Black History Month Spotlight: Kings Entertainment Manager, Sasha Cole

We spoke with first-year Kings Entertainment Manager, Sasha Cole, about her experiences as an African American woman working in the NBA.
by Hannah Taheri
Social Media Associate

You are the Entertainment Manager for 916 Crew. 916 Crew is very diverse and one of the first of its kind amongst the NBA. Why do you feel it is important for groups like this to exist amongst global organizations? Also, why is it important to continue to encourage diversity in the workplace?

I think that one of the best things a person can do in their lifetime, is put themselves in the middle of as many different situations, with as many different people as they can. Being able to adapt is the key to relationships, and life is based on relationships. Any success that anyone has ever achieved stems from the ability to perceive and understand people and I instill this into my teams.

Diversity constantly challenges you to think about the way you think. Then you are able to evolve as an individual by adapting new practices and concepts, while omitting the ones that don’t suit you. You basically become the best, most informed version of yourself that you might not have achieved alone.

This is why it is so important for groups like 916 Crew to exist amongst global organizations like this one. The things we achieve as a team by including the best of each individual and their experiences is absolutely insane! We are achieving so much creatively, and walking away with knowledge and experiences that will change our lives and the way we see the world.

As a former NBA dancer and a current leader in the workplace, what does being an African American woman in your position mean to you?

It is no secret that being a woman in the workplace comes with its own challenges. Add that to being a minority, and it really shifts the odds. I hope that being in the position that I am in is a testament to others that the odds can be beaten with hard work and preparation, but mostly being okay with resistance and knowing that you just have to push back harder.

Have you ever encountered any adversity in your professional career as a result of your race? If so, how did you overcome it?

My 10 years in the NBA have been nothing short of amazing. This organization has poured into me, and I have been able to pour into others as a result. As a dancer of eight years, the presence of black women was typically limited to two to three girls per season.

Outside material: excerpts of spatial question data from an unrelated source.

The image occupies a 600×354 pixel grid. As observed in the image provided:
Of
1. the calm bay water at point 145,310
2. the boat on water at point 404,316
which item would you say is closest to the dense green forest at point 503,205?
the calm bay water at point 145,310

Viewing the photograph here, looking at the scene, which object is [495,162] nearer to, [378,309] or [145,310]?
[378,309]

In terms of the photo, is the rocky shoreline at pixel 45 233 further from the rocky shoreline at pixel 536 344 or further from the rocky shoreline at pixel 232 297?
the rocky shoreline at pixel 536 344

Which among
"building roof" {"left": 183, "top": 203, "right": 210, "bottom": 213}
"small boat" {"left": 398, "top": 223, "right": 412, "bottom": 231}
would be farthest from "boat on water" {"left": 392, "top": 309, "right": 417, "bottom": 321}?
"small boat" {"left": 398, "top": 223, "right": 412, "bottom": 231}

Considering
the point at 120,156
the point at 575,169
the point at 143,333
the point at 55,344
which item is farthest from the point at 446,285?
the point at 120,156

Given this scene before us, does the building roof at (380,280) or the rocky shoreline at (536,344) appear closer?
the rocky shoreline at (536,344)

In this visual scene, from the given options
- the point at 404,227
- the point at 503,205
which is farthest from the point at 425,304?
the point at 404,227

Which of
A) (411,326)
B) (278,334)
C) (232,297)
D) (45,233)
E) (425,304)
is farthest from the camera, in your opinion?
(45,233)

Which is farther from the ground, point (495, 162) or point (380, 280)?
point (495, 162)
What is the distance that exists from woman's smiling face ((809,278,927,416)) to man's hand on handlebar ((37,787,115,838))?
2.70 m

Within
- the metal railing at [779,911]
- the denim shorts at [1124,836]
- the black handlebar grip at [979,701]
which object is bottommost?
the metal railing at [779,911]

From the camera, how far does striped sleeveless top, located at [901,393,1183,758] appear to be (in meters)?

In the NBA, you audition every year to earn your spot back, so not only were the teams limited to only 18-20 girls with over 100 auditionees. I believe that the way you think about yourself and your situations determines your quality of life. These odds ignited fire in me to be the best, to be such an asset that I was not easily replaced.

This adversity taught me grit that I needed to be where I am today. In my last two years of managing, I have made it a point to cast solely based on talent, with an emphasis on inclusivity. I believe in making change from the inside out. Success is only achieved when you can share your journey and lessons with others, so that they too can be successful.

Do you have any African American role models? If so, why do you look up to this person/these people?

My dad is my role model without a doubt. I look up to him because he takes risks, started his own successful business, and never let anyone or anything discourage him. My dad is the most selfless person I know. He is constantly telling me to learn people, and to use what I have learned to love them the way they need to be loved because the world needs more people like that.

He has sacrificed so much in his lifetime for my sisters and myself to be successful. My favorite thing he has ever said is, “If you never leave the basics, you never have to revisit them. Life isn’t hard, we make it that way.” I strive to be the kind of person my dad is.